Even if there is not an identified suspect, talking with the police or detectives can help you begin to regain some sense of control. Sometimes information that is seemingly unimportant can be helpful to the police investigation.

If the suspect is identified and criminal charges are possible, the prosecutor and courts will be involved. Your cooperation will be vital to successful prosecution.

  • If things do not seem to be getting better within a few weeks, you should consider seeking outside resources to support you and assist in the recovery.

A strong emotional response to a traumatic event is not abnormal. However, if you feel you are not healing or are still feeling overwhelmed by what happened, it may be good to at least consult with an experienced counselor who will be able to assess the severity of your symptoms, provide some feedback or suggestions, and give appropriate directions.
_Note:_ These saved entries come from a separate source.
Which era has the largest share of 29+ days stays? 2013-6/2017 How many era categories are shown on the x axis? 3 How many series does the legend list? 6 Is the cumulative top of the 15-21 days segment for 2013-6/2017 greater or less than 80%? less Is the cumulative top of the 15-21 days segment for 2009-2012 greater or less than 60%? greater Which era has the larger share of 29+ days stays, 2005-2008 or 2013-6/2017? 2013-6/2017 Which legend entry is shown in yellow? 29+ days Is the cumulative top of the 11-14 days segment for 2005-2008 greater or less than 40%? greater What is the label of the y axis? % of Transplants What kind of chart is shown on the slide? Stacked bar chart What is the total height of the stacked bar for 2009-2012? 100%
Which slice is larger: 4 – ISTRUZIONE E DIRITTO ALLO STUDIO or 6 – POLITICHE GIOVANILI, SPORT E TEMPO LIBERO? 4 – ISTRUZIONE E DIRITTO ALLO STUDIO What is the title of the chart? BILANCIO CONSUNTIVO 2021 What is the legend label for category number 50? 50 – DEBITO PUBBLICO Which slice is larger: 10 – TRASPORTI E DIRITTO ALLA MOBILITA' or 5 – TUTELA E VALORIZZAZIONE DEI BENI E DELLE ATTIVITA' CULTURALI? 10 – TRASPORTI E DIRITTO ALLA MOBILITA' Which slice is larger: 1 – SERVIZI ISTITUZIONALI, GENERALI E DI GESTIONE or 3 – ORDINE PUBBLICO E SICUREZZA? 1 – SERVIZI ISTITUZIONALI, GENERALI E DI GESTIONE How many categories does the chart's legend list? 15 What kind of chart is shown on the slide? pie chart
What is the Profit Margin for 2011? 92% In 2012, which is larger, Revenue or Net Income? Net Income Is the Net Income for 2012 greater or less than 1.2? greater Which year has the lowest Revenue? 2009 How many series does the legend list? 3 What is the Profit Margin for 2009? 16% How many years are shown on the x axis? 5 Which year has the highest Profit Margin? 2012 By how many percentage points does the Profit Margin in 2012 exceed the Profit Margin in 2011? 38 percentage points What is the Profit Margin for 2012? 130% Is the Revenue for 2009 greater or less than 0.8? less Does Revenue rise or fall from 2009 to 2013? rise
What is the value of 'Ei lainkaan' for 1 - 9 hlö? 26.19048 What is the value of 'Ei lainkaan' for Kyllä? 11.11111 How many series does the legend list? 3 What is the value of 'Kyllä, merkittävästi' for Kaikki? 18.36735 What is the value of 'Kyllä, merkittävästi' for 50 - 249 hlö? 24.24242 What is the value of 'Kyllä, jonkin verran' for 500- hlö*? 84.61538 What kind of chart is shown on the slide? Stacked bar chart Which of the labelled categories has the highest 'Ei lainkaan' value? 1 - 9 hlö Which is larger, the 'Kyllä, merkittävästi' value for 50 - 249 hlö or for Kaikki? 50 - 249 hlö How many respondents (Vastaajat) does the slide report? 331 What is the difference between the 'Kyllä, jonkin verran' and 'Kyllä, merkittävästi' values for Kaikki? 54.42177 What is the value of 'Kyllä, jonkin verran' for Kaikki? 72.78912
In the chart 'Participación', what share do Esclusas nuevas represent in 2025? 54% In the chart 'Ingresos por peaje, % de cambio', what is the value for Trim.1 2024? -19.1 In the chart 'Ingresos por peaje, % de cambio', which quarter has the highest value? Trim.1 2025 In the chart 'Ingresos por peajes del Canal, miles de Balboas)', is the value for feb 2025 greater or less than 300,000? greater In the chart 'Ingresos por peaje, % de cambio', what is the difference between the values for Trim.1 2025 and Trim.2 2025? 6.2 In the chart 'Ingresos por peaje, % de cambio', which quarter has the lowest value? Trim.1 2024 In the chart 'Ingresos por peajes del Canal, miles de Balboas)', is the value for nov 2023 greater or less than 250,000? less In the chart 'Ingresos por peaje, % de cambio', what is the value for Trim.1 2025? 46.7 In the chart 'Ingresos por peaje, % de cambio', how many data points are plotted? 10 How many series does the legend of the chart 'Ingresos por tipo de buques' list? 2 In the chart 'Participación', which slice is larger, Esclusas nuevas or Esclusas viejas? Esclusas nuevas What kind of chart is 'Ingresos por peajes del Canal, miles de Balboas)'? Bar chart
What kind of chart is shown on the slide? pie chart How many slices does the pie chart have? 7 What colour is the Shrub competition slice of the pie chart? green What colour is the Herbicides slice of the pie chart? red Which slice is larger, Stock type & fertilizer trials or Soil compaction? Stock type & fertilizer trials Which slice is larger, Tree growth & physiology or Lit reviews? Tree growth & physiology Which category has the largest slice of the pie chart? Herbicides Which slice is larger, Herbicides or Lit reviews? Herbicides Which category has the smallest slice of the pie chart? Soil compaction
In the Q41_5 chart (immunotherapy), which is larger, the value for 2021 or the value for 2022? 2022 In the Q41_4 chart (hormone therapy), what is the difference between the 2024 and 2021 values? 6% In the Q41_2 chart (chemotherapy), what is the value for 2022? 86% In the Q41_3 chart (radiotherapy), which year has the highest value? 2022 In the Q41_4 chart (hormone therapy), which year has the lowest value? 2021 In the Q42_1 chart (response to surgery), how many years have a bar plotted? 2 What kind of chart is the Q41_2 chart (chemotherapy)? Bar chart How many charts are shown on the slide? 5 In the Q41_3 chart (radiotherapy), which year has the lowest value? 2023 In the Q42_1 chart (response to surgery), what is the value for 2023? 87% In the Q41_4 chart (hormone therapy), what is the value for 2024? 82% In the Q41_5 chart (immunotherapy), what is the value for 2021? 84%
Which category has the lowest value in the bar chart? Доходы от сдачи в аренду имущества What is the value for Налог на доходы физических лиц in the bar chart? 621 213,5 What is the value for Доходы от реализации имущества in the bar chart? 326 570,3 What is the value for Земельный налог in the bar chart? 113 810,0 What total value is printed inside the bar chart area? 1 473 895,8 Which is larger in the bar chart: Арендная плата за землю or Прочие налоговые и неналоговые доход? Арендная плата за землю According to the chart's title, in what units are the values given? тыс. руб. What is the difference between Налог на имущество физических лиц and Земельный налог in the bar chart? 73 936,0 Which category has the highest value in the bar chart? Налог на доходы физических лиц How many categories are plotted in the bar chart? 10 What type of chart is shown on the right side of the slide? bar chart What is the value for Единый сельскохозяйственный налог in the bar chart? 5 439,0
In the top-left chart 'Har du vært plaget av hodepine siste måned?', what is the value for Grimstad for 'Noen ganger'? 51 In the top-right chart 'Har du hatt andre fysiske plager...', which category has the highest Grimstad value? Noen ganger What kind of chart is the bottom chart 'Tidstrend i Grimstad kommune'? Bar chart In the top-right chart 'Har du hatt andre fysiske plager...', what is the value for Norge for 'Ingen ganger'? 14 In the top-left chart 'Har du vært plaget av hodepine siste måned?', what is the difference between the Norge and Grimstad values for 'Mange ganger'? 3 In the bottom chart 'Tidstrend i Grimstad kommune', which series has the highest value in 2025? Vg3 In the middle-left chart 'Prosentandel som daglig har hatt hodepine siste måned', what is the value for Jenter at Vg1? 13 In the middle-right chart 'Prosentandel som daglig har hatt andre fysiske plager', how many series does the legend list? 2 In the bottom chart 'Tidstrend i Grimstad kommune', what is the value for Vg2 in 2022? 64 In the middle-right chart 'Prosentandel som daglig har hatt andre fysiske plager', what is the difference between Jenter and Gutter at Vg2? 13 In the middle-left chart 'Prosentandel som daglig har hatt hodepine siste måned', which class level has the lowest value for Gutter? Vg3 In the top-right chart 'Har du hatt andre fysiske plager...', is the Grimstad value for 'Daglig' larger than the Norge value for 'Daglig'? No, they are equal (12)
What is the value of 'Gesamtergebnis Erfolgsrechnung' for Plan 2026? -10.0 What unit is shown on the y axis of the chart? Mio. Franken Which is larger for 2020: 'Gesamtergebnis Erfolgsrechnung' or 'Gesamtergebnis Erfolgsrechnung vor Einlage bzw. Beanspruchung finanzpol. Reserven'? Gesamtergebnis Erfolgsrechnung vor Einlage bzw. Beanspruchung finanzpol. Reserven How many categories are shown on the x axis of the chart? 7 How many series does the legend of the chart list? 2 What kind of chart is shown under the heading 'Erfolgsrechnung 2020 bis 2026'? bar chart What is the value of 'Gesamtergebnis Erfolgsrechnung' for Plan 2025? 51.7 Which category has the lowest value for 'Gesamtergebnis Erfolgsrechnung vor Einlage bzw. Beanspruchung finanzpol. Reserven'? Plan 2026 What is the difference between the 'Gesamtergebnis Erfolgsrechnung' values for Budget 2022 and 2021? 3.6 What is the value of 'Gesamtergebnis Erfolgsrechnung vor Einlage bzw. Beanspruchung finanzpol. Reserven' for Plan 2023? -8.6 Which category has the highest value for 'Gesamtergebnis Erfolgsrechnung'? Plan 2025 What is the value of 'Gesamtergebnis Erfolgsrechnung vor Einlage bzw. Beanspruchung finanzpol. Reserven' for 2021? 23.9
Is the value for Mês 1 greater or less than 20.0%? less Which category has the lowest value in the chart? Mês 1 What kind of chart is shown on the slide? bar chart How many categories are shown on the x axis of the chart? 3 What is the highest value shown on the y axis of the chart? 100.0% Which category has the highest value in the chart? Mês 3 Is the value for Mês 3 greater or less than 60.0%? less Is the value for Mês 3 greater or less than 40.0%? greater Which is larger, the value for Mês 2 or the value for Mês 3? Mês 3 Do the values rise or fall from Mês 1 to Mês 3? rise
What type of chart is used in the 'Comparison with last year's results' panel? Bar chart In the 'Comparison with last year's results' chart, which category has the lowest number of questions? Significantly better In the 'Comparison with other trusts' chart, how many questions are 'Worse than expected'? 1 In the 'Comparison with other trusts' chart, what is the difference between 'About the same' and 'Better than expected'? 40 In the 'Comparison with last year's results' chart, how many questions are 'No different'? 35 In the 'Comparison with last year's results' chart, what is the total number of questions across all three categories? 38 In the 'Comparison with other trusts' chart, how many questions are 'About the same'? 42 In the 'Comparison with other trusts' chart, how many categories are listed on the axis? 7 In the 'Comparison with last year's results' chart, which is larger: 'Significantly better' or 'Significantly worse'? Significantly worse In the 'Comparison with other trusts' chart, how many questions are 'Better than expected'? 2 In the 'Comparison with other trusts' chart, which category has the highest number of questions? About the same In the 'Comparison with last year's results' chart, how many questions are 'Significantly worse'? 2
Helping Victims Become Survivors

The Mesa Police Department's Victim Services Unit can refer you to other appropriate helping professionals or organizations according to your specific needs.

Options for assistance include other victim assistance programs, mental health agencies, psychologists, counselors, psychiatrists, or self-help organizations.

Many self-help organizations are specific to certain types of situations. Examples of local groups include: Mothers Against Drunk Driving (MADD), Sudden Infant Death Syndrome (SIDS), Survivors of Suicide (SOS), The Compassionate Friends (for anyone who has lost a child through death), and Parents of Murdered Children (POMC). Other groups exist for rape victims, adults molested as children, and for those who a grieving the death of a loved one.

You may be eligible for financial assistance from the Crime Victim Compensation Program. Simply applying does not guarantee an award; certain conditions must be met. However, this may be a viable resource for you. Assistance can be provided to victims of violent crime who need help with:

  • Funeral expenses
  • Wage loss (federal minimum wage)
  • Medical and dental expenses (hospital, prescriptions, physicians, ambulance, etc.)